Material for this task:
※
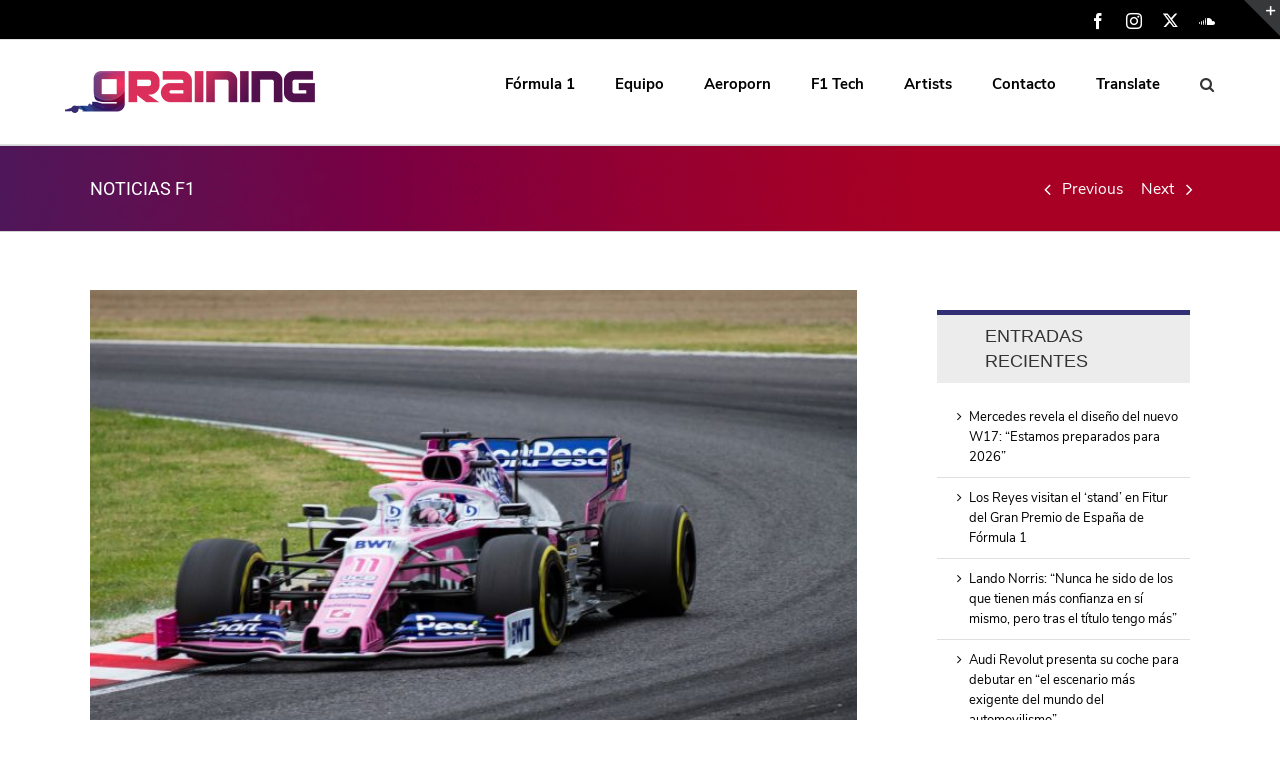

--- FILE ---
content_type: application/javascript; charset=UTF-8
request_url: https://www.grainingf1.com/wp-content/plugins/wp-spamshield/js/jscripts.php
body_size: 519
content:
function wpss_set_ckh(n,v,e,p,d,s){var t=new Date;t.setTime(t.getTime());if(e){e=e*1e3}var u=new Date(t.getTime()+e);document.cookie=n+'='+escape(v)+(e?';expires='+u.toGMTString()+';max-age='+e/1e3+';':'')+(p?';path='+p:'')+(d?';domain='+d:'')+(s?';secure':'')}function wpss_init_ckh(){wpss_set_ckh('de60bf411228277efa1e91c46d183e0a','e68816ee6e598639270628975cd34cfd','14400','/','www.grainingf1.com','secure');wpss_set_ckh('SJECT2601','CKON2601','3600','/','www.grainingf1.com','secure');}wpss_init_ckh();jQuery(document).ready(function($){var h="form[method='post']";$(h).submit(function(){$('<input>').attr('type','hidden').attr('name','5719f383944213e110d3a106294a7234').attr('value','fae0c38086e73ab94c0c00e8df635c30').appendTo(h);return true;})});
// Generated in: 0.000304 seconds
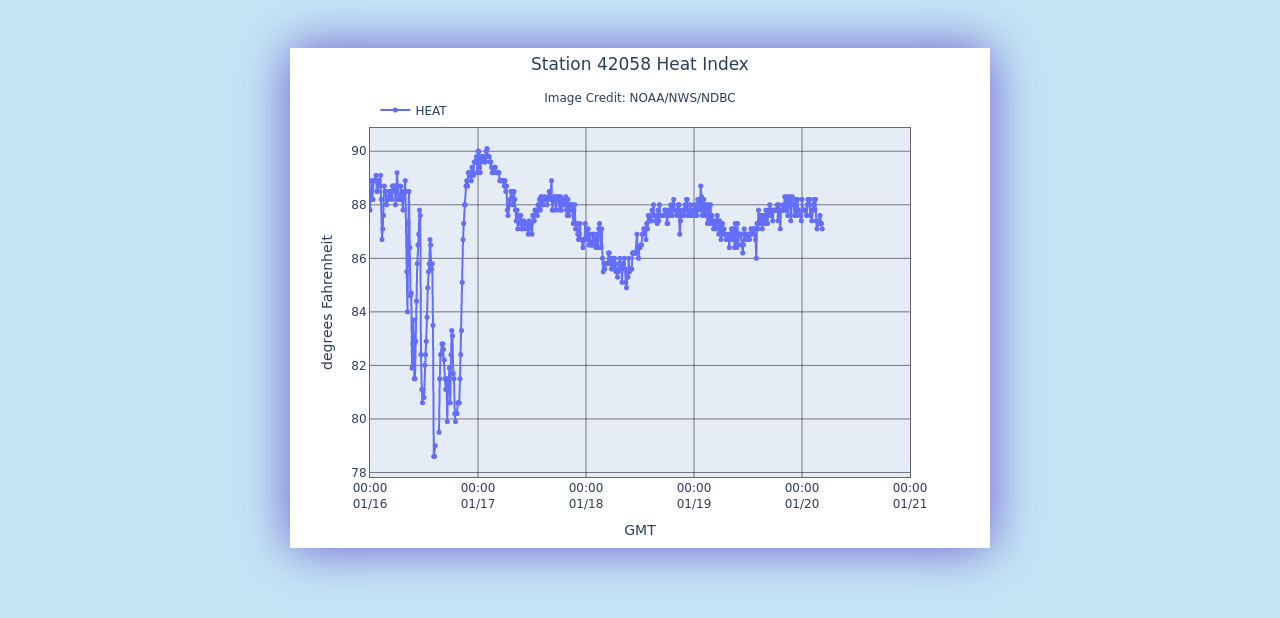

--- FILE ---
content_type: text/html; charset=UTF-8
request_url: https://www.ndbc.noaa.gov/show_plot.php?station=42058&meas=heat&uom=E&time_diff=-4&time_label=EDT
body_size: 598
content:
<!DOCTYPE html>
<html lang="en">
<head>
<title>NDBC - 5-day plot - Heat Index at 42058</title>
<meta name="viewport" content="width=device-width, initial-scale=1.0">
<meta http-equiv="Content-Type" content="Text/html; charset=iso-8859-1">
<meta name="description" content="National Data Buoy Center - 5-day plot - Heat Index at buoy 42058 (14.512N 75.153W) - Central Caribbean - 210 NM SSE of Kingston, Jamaica.">
<link rel="canonical" href="https://www.ndbc.noaa.gov/show_plot.php?station=42058&meas=heat">
<link rel="stylesheet" href="/style/ndbc2022a.css" type="text/css">
<style>
	html {
		max-height: 100%;
	}
	body {
		display: flex;
		justify-content: center;
		align-items: center;
		height: fit-content;
	}
	img.plot {
		 margin: 3em;
		box-shadow: 0 0 3em slateblue;
	}
</style>
<link rel="icon" type="image/x-icon" href="/favicon.ico">
<script defer src="/js/ndbc_utils.js"></script>
<script async id="_fed_an_ua_tag" src="https://dap.digitalgov.gov/Universal-Federated-Analytics-Min.js?agency=DOC&subagency=NOAA"></script>
<!--script src="https://touchpoints.app.cloud.gov/touchpoints/b5347857.js" defer></script-->


</head>
<body>
<img src="/plot?station=42058&meas=heat&uom=E&tz=GMT" class="plot responsive" alt="5-day plot - Heat Index at 42058" width="700" height="500">
</body>
</html>
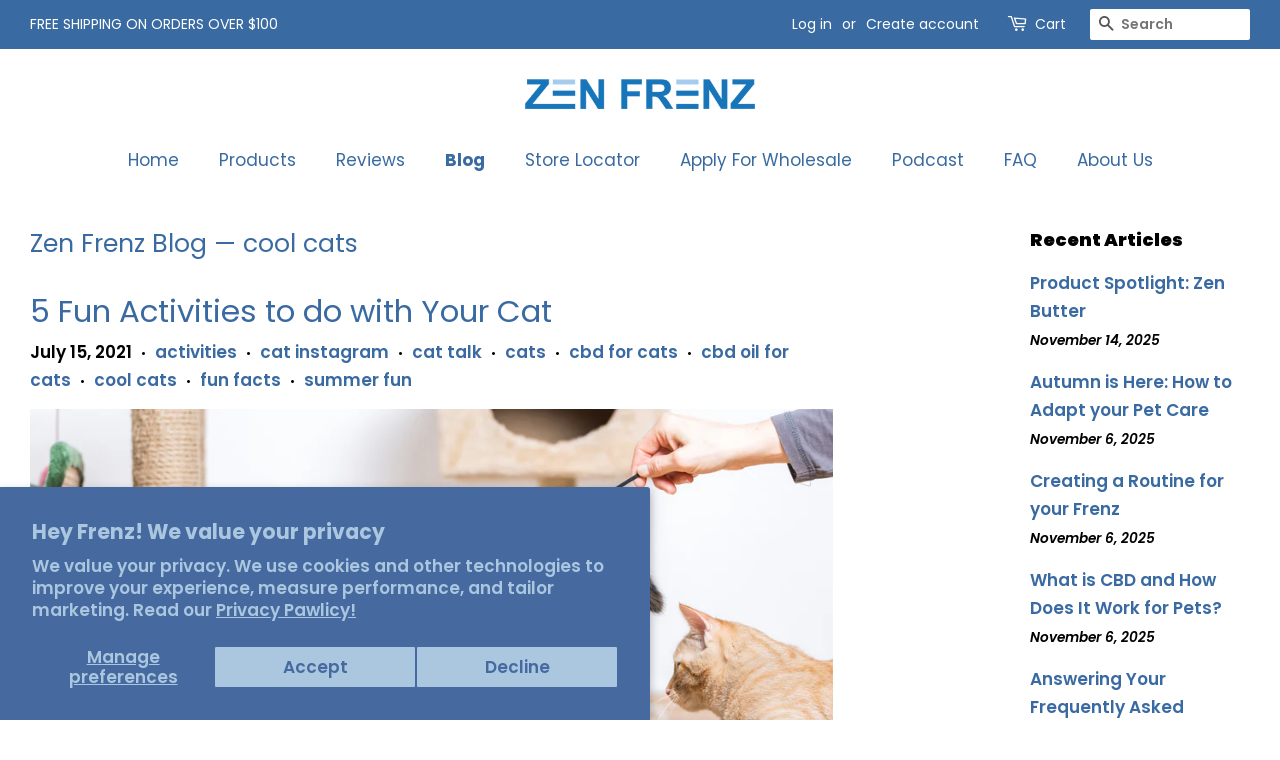

--- FILE ---
content_type: application/x-javascript
request_url: https://app.sealsubscriptions.com/shopify/public/status/shop/zendogsandcoolcats.myshopify.com.js?1763388410
body_size: -351
content:
var sealsubscriptions_settings_updated='1762706135c';

--- FILE ---
content_type: application/javascript
request_url: https://storelocator.w3apps.co/js/include.js?shop=zendogsandcoolcats.myshopify.com
body_size: 1111
content:

/*function loadScript(url, callback) {

    var script = document.createElement("script")
    script.type = "text/javascript";

    if (script.readyState) {  //IE
        script.onreadystatechange = function () {
            if (script.readyState == "loaded" ||
                    script.readyState == "complete") {
                script.onreadystatechange = null;
                callback();
            }
        };
    } else {  //Others
        script.onload = function () {
            callback();
        };
    }

    script.src = url;
    document.getElementsByTagName("head")[0].appendChild(script);
}

var myAppJavaScript = function ($) {
    var inlineMap = $('#w3-inline-map');

    if (inlineMap.length) {
        //div exists with inline map
    }
};

if ((typeof jQuery === 'undefined') || (parseFloat(jQuery.fn.jquery) < 1.7)) {
    loadScript('//ajax.googleapis.com/ajax/libs/jquery/1.9.1/jquery.min.js', function () {
        jQuery191 = jQuery.noConflict(true);
        myAppJavaScript(jQuery191);
    });
} else {
    myAppJavaScript(jQuery);
}*/

--- FILE ---
content_type: application/x-javascript
request_url: https://app.sealsubscriptions.com/shopify/public/status/shop/zendogsandcoolcats.myshopify.com.js?1763388407
body_size: -121
content:
var sealsubscriptions_settings_updated='1762706135c';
※
The problem: Only the text of the listing should be returned, exactly and in full; no image goes into the copy.

Exercise answer:
--- FILE ---
content_type: application/javascript; charset=UTF-8
request_url: https://www.grainingf1.com/wp-content/plugins/wp-spamshield/js/jscripts.php
body_size: 519
content:
function wpss_set_ckh(n,v,e,p,d,s){var t=new Date;t.setTime(t.getTime());if(e){e=e*1e3}var u=new Date(t.getTime()+e);document.cookie=n+'='+escape(v)+(e?';expires='+u.toGMTString()+';max-age='+e/1e3+';':'')+(p?';path='+p:'')+(d?';domain='+d:'')+(s?';secure':'')}function wpss_init_ckh(){wpss_set_ckh('de60bf411228277efa1e91c46d183e0a','e68816ee6e598639270628975cd34cfd','14400','/','www.grainingf1.com','secure');wpss_set_ckh('SJECT2601','CKON2601','3600','/','www.grainingf1.com','secure');}wpss_init_ckh();jQuery(document).ready(function($){var h="form[method='post']";$(h).submit(function(){$('<input>').attr('type','hidden').attr('name','5719f383944213e110d3a106294a7234').attr('value','fae0c38086e73ab94c0c00e8df635c30').appendTo(h);return true;})});
// Generated in: 0.000304 seconds

--- FILE ---
content_type: text/html; charset=UTF-8
request_url: https://www.ndbc.noaa.gov/show_plot.php?station=42058&meas=heat&uom=E&time_diff=-4&time_label=EDT
body_size: 598
content:
<!DOCTYPE html>
<html lang="en">
<head>
<title>NDBC - 5-day plot - Heat Index at 42058</title>
<meta name="viewport" content="width=device-width, initial-scale=1.0">
<meta http-equiv="Content-Type" content="Text/html; charset=iso-8859-1">
<meta name="description" content="National Data Buoy Center - 5-day plot - Heat Index at buoy 42058 (14.512N 75.153W) - Central Caribbean - 210 NM SSE of Kingston, Jamaica.">
<link rel="canonical" href="https://www.ndbc.noaa.gov/show_plot.php?station=42058&meas=heat">
<link rel="stylesheet" href="/style/ndbc2022a.css" type="text/css">
<style>
	html {
		max-height: 100%;
	}
	body {
		display: flex;
		justify-content: center;
		align-items: center;
		height: fit-content;
	}
	img.plot {
		 margin: 3em;
		box-shadow: 0 0 3em slateblue;
	}
</style>
<link rel="icon" type="image/x-icon" href="/favicon.ico">
<script defer src="/js/ndbc_utils.js"></script>
<script async id="_fed_an_ua_tag" src="https://dap.digitalgov.gov/Universal-Federated-Analytics-Min.js?agency=DOC&subagency=NOAA"></script>
<!--script src="https://touchpoints.app.cloud.gov/touchpoints/b5347857.js" defer></script-->


</head>
<body>
<img src="/plot?station=42058&meas=heat&uom=E&tz=GMT" class="plot responsive" alt="5-day plot - Heat Index at 42058" width="700" height="500">
</body>
</html>

--- FILE ---
content_type: application/x-javascript
request_url: https://app.sealsubscriptions.com/shopify/public/status/shop/zendogsandcoolcats.myshopify.com.js?1763388410
body_size: -351
content:
var sealsubscriptions_settings_updated='1762706135c';

--- FILE ---
content_type: application/javascript
request_url: https://storelocator.w3apps.co/js/include.js?shop=zendogsandcoolcats.myshopify.com
body_size: 1111
content:

/*function loadScript(url, callback) {

    var script = document.createElement("script")
    script.type = "text/javascript";

    if (script.readyState) {  //IE
        script.onreadystatechange = function () {
            if (script.readyState == "loaded" ||
                    script.readyState == "complete") {
                script.onreadystatechange = null;
                callback();
            }
        };
    } else {  //Others
        script.onload = function () {
            callback();
        };
    }

    script.src = url;
    document.getElementsByTagName("head")[0].appendChild(script);
}

var myAppJavaScript = function ($) {
    var inlineMap = $('#w3-inline-map');

    if (inlineMap.length) {
        //div exists with inline map
    }
};

if ((typeof jQuery === 'undefined') || (parseFloat(jQuery.fn.jquery) < 1.7)) {
    loadScript('//ajax.googleapis.com/ajax/libs/jquery/1.9.1/jquery.min.js', function () {
        jQuery191 = jQuery.noConflict(true);
        myAppJavaScript(jQuery191);
    });
} else {
    myAppJavaScript(jQuery);
}*/

--- FILE ---
content_type: application/x-javascript
request_url: https://app.sealsubscriptions.com/shopify/public/status/shop/zendogsandcoolcats.myshopify.com.js?1763388407
body_size: -121
content:
var sealsubscriptions_settings_updated='1762706135c';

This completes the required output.